第26話『俺のバスタードを汚せというのか』二

 湖を通り過ぎた集団は、薄暗い森の中を長蛇の列となって進んでいる。万が一不意を突かれ側面から攻撃されたのなら、かなりの死者が出るだろう。


「ヨウ君、後ろから盗賊の人が走ってきてる」


「……あの盗賊が帰ってきて、良い報告をした試しが無いな」


「あはは。でもあの人が居ないと、迎撃体勢も整えられないと思うよ?」


「……そうだな」


 軽い足運びで隣を通り過ぎようとしていた盗賊はこちらをチラリと見て……何故か足を止めた。

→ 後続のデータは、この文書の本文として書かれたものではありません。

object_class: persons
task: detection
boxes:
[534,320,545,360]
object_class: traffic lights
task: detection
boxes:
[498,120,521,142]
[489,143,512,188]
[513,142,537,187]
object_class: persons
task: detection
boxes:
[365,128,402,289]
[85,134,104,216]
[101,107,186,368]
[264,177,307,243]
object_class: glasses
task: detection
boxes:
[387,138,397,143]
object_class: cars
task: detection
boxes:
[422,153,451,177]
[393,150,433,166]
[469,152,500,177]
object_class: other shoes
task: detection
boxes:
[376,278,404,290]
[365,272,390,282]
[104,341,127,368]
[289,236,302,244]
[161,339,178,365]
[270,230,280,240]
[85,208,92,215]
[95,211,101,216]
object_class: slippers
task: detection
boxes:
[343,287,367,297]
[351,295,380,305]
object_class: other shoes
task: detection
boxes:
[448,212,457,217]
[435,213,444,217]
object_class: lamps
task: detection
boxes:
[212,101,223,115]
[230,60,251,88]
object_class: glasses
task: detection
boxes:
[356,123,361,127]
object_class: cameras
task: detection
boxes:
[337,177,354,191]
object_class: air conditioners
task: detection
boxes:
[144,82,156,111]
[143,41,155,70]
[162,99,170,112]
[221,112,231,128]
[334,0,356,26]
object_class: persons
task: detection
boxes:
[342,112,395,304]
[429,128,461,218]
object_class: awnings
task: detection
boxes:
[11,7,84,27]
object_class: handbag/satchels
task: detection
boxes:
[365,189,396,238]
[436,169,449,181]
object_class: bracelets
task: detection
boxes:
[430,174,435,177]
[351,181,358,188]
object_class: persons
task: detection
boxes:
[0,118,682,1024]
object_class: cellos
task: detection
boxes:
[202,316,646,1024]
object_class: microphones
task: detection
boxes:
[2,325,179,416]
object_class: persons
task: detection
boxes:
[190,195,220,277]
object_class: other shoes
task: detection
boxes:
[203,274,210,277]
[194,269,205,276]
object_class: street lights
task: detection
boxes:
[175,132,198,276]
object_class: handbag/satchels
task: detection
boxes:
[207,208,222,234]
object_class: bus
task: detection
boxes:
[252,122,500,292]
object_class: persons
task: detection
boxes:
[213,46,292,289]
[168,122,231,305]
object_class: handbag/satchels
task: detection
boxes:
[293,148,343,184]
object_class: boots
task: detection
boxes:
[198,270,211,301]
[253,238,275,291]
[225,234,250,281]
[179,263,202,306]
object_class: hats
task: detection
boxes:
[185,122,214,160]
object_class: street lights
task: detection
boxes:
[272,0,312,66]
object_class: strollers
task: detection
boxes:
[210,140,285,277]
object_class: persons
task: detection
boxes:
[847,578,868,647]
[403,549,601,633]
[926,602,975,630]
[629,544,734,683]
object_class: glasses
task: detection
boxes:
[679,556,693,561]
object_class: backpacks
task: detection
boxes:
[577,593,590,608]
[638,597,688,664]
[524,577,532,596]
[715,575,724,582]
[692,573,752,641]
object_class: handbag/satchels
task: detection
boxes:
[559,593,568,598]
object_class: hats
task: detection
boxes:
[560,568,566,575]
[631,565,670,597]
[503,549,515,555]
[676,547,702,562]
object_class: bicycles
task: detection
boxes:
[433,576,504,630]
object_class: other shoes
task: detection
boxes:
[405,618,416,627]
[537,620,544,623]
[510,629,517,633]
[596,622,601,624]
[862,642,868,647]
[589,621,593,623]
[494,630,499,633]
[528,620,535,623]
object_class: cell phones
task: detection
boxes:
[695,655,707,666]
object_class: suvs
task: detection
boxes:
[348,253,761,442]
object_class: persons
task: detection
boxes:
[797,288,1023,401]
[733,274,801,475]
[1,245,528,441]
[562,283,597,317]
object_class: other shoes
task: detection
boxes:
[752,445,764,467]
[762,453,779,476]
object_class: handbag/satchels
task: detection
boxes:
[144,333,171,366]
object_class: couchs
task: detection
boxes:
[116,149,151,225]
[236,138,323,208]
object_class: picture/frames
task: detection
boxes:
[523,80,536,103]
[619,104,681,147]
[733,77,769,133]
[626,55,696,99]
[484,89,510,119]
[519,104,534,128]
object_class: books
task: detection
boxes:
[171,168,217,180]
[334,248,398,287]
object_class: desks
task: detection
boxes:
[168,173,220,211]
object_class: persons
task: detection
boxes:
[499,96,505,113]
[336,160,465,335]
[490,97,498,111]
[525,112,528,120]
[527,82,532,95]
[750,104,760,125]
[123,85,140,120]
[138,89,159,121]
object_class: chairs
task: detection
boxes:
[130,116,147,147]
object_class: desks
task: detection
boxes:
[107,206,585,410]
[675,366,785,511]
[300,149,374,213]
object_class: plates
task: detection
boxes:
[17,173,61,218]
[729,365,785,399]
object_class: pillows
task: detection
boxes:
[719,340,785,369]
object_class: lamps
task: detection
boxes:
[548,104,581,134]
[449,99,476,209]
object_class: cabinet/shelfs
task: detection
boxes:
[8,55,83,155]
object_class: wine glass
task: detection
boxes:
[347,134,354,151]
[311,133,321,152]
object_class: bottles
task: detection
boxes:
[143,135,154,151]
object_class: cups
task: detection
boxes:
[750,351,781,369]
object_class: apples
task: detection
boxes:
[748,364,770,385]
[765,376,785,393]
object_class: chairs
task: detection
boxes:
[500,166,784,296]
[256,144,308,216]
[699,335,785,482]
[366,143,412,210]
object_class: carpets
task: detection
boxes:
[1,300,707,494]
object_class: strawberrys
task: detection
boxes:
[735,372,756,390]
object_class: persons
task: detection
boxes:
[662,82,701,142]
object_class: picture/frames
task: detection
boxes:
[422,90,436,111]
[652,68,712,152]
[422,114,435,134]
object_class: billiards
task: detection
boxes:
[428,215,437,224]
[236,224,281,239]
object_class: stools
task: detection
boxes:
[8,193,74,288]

「なんだ、早くリュポフさんとギルマスに凶報を届けなくて良いのか?」


「おいおい、さっき俺の事は幸運を告げる青い鳥だって結論を出してたじゃねか」


 ワザとらしくそう言った盗賊風の冒険者に対し、俺は顔を顰めながら言葉を返した。


「青い鳥にしては、随分と格好が黒いんじゃないか? どちらかと言えば烏だ烏……というか、あの距離で聞こえてたのか?」


「へっ、俺は一流の盗賊だぜ? あの程度の距離」


 肩を竦めながらそう言った盗賊風の冒険者に対し、俺は小声で「すごいな……」と言ったのだが、その言葉を即座に取り下げるはめとなる。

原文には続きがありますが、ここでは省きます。